Modcloth Co-Founder Launches Merit – an Invite-Only Cryptocurrency
Former co-founder and CTO of indie womenswear brand ModCloth Adil Wali has recently unveiled a new “invite-only” cryptocurrency through his Seattle startup Merit. The company wants to make it easier for people to use cryptocurrencies to pay for goods and services.
People Gotta Learn to Use Crypto
The company came about after Wali and his co-founder Maxim Khailo discovered that very few people own cryptocurrency, something he feels could lead to problems regarding usability and accessibility in the future.
“If you want to create the world’s most-used cryptocurrency, what do you do?” he recently asked. “You have to make it simpler, you have to make it safer, and you have to make it a community.”
Merit’s cryptocurrency (MRT) can only be held by customers who are given a special invite. This allows executives to track who’s using it across the blockchain. Wali states that the anonymity that many cryptocurrencies afford users provides too easy a path for hackers to steal users’ information and funds.
Merit Doing Things Differently
Merit also operates on its own protocol, which means users who exchange it don’t do so through long 34-character public addresses as seen with most other virtual entities. The currency is also extracted through a “proof of growth mining” system that changes the fundamentals of the extraction process and allows for easier monitoring of those who hold Merit.
“Folks can actually mine Merit without a computer,” Wali explained. “And we created an escrow on the blockchain that can hold money for you to claim it.”

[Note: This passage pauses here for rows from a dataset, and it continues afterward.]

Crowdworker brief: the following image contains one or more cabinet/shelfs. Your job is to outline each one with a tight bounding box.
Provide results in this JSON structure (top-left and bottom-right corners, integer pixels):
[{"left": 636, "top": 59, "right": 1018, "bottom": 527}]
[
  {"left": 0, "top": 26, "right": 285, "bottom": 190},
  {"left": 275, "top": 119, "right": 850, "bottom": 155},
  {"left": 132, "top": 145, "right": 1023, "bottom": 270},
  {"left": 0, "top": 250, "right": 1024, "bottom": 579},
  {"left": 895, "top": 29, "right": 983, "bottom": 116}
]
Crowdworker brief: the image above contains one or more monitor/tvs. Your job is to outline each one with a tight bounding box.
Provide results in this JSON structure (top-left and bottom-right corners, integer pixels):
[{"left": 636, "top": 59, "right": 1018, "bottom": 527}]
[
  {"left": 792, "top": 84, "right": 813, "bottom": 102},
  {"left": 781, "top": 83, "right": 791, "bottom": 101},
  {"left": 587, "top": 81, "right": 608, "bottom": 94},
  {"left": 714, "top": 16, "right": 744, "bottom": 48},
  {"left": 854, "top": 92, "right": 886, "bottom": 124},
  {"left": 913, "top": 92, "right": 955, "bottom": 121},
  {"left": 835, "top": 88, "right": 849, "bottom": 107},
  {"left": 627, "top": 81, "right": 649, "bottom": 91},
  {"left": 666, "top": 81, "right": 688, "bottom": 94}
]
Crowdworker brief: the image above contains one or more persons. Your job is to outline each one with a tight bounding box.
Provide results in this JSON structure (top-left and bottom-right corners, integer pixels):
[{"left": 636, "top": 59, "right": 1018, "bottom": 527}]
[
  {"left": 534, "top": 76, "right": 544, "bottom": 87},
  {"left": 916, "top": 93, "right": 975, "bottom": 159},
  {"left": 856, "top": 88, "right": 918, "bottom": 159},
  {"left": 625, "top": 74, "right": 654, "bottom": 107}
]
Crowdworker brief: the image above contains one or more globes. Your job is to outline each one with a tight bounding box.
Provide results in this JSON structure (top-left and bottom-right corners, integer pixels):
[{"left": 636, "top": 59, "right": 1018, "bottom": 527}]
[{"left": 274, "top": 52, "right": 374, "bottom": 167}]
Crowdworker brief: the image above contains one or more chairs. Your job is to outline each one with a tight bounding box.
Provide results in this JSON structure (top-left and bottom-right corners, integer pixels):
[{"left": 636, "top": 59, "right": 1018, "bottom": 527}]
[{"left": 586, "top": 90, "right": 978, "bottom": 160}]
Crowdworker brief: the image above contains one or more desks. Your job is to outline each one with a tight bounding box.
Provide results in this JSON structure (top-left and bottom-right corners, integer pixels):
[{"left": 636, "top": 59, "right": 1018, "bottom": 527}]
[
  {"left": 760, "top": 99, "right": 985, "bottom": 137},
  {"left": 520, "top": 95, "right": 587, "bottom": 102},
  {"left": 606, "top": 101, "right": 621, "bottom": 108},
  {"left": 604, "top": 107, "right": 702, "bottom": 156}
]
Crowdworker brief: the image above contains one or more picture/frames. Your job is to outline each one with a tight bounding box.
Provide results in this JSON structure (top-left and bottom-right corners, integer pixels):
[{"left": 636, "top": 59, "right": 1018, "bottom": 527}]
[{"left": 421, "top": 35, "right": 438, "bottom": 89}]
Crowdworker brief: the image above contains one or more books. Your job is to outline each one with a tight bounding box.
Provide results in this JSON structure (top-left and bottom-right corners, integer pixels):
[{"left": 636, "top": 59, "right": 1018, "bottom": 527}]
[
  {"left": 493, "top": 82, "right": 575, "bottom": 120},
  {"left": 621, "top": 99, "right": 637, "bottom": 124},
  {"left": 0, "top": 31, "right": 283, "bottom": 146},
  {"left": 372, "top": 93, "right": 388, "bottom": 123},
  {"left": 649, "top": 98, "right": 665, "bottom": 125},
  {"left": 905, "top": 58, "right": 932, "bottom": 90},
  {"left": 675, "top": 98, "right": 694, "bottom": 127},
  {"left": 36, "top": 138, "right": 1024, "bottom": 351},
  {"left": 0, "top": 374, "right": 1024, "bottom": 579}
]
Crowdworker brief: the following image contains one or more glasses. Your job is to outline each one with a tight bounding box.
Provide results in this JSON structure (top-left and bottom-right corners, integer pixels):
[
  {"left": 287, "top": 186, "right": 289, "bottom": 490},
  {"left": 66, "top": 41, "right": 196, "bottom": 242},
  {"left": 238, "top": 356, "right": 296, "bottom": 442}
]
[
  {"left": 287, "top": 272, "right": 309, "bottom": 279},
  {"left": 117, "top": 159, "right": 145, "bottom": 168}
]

At press time, MRT can be sent via Twitter, SMS, and various other communication tools. It also boasts decentralized vaults, cancelable transactions, and password-protected transactions. MRT is launching without an ICO, as Wali wants the community to determine its price. His main goal is to make crypto accessible to virtually anyone, regardless of their technical prowess.
“Any currency is only as useful as the number of people who use it. If you can’t transact with it, what’s the point? If we have dramatically less than a percent of the world’s population using crypto, it’s a really big problem when you think about the viability of the space at large.”
Starting Small, but Thinking Big
The digital asset was founded on an initial $1 million USD investment, and is split into two separate divisions: Merit Labs, and a non-profit called the Merit Foundation.
“The idea of Merit is that with a decentralized launch and a longer-term approach, we are incentivized to make Merit valuable every day,” Wali stated. “With both the non-profit and for-profit, we’ll sell a little bit of Merit over time to continue operations in the organization. As the value of the currency goes up, then we’re able to do that more.”